Wenger set to back kids for fresh title challenge
PUBLISHED: 17:54 18 May 2007 | UPDATED: 14:32 07 September 2010
It looks increasingly likely, that after a season made up largely of disappointment and missed opportunities, Arsene Wenger will refrain from spending big in the summer, instead opting to promote more promising talent from within the club
By Jem Maidment
It looks increasingly likely, that after a season made up largely of disappointment and missed opportunities, Arsene Wenger will refrain from spending big in the summer, instead opting to promote more promising talent from within the club's ranks.
The Arsenal manager has hinted strongly that despite an estimated £25m war-chest to rebuild his side, he feels the tools and talent for a genuine title tilt next season are already plying their trade on the Shenley training pitches.
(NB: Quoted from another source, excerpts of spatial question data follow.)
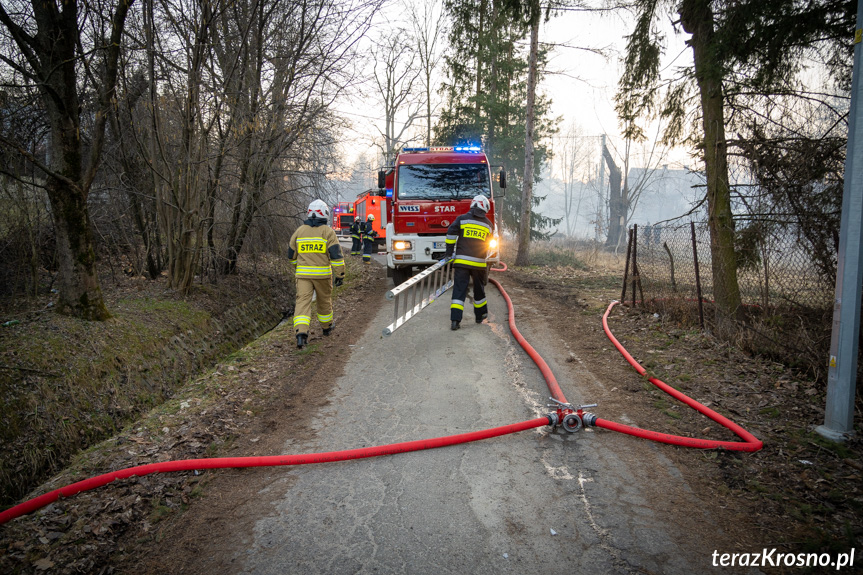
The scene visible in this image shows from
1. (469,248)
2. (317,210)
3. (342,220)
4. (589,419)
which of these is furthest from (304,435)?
(342,220)

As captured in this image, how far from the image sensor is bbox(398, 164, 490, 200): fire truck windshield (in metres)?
9.97

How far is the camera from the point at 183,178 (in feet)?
27.9

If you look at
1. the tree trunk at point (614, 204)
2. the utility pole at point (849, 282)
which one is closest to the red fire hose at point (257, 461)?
the utility pole at point (849, 282)

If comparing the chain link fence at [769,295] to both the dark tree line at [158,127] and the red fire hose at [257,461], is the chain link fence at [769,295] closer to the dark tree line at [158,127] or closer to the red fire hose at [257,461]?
the red fire hose at [257,461]

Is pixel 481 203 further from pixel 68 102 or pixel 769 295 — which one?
pixel 68 102

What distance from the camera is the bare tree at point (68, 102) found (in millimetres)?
5758

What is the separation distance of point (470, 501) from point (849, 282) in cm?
326

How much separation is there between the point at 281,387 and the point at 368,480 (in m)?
2.43

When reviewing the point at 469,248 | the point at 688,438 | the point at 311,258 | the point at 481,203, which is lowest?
the point at 688,438

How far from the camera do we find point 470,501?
122 inches

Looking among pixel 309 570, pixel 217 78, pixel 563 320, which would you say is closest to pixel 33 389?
pixel 309 570

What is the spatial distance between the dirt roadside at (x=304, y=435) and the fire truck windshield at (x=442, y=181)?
4.01 metres

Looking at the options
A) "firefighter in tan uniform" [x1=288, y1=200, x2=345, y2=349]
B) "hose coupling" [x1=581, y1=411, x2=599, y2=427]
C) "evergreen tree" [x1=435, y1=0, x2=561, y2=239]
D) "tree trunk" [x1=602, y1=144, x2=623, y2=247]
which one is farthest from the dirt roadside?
"tree trunk" [x1=602, y1=144, x2=623, y2=247]

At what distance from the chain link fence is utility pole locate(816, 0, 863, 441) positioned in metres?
1.22
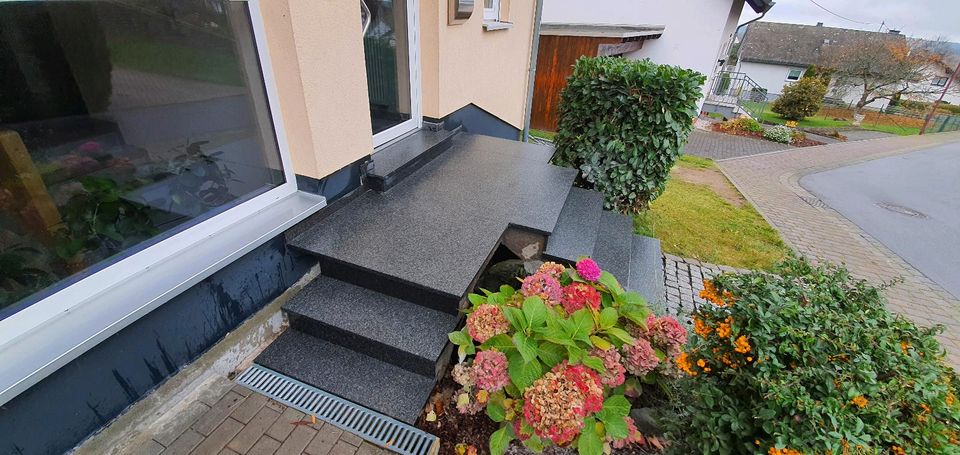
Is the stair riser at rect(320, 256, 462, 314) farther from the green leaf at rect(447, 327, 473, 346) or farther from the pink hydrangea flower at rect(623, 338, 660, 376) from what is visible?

"The problem is that because we have had a disappointing season, everybody wants you to buy," said Wenger as the Gunners ended the season with a drab 0-0 draw at Portsmouth on Sunday.
"I have to really think if that is needed or not because there is an element in our team that they will progress because they are young. Also, what do I need to add, if I do need to add something?
"I will do what I feel is right for the team and for the club but the situation is not always to buy.
"Manchester United let Ruud van Nistelrooy go, they bought only Michael Carrick and now they have won the Premiership.
"We will be ready to go [for the title] next season if we have the right mixture.
"We need to find a better balance in our team in some positions, then we will be ready."
The boss has repeatedly denied Michael Owen - a player who would top many fans' wish-lists as they have watched chance after chance squandered at The Emirates this season - is a summer target, despite reputedly being available for a knockdown £9m.
It is a rumour that won't go away, but Wenger says he is already oversubscribed with striking talent, although the time has surely come to dispose of the perennially underachieving Jeremie Aliadiere.
The Frenchman is the second longest serving player at the club but has been loaned out several times during his time in north London.
Wenger was willing to release him permanently to Wolves in the January window, but the Black Country side could not raise the funds to secure the deal.
Julio Baptista's future is also in doubt. The Brazilian - a figure of derision among many Arsenal supporters, mirroring the fans back in his native Sao Paulo - has failed to impress despite occasional glimpses of magic, notably a four-goal haul in a stunning 6-3 Carling Cup win at Liverpool in January.
Real Madrid will make a decision on him and on-loan Jose Antonio Reyes' future once the Primera Liga season is finished. They currently lead Barca at the top of the table and have told Wenger they do not want any distractions.
Wenger, though, says there is little chance of Reyes returning to England. Nicklas Bendtner, who has returned to Arsenal after an exceptional season on-loan at Birmingham City in the Championship, is being tipped within the club to earn a squad number and crack at first team action next season.
And Academy coach Steve Bould's under-18s - who reached the FA Youth Cup semi-final - are also burgeoning with talented youngsters who have caught Wenger's eye.
Bould is known to be particularly impressed with the England under-16 skipper Henri Lansbury. The Enfield-born midfielder is one of the brightest talents in youth football, along with fellow midfielder Mark Randall - handed the No 43 shirt by Wenger last summer.
Defenders Gavin Hoyte - brother of Justin - and Edmonton-born Paul Rodgers, who was excellent in that youth cup run, particularly in both legs of the semi-final against United's highly-rated striker Fabien Brandy, have also impressed.
And Spaniard Fran Merida, who signed a long-term professional contract in March, is also a player who has made a big impression on the coaching staff.
In addition, the youthful side fielded in the Carling Cup run this season impressed the country with a string of stunning performances.
As well as that win at Anfield, a 3-1 demolition of a full-strength Spurs side in the semi-final second-leg at The Emirates ranks as one of the highlights of the season.
Left-back Armand Traore, still only 17, Brazilian Denilson and Theo Walcott, recovering from injury, will all push for regular first team places next term.
But there is still a sense that some youngsters have been allowed to leave too early in the past.
Steve Sidwell's impending move to Chelsea from Reading and Jermaine Pennant's forthcoming Champions League final appearance with Liverpool underlines the talent that has left, although the latter's frequent off-field problems - despite being an exemplary trainer - forced Wenger's hand.
David Bentley's form at Blackburn Rovers, while Fredrik Ljungberg has had his most wretched season in red-and-white after eight years with the club, will also have been spotted by Wenger.
How Bentley's goals, guile and guts - this week he asked not to be considered for future England under-21 matches as he feels he should be promoted to the seniors - could also have made a significant difference in tight affairs at The Emirates this season.
Wenger's faith in the club's youth policy is admirable, bordering on extraordinary. Next season, his last for the club as things stand unless he signs the new contract sitting on his desk, could be pivotal for both manager and club.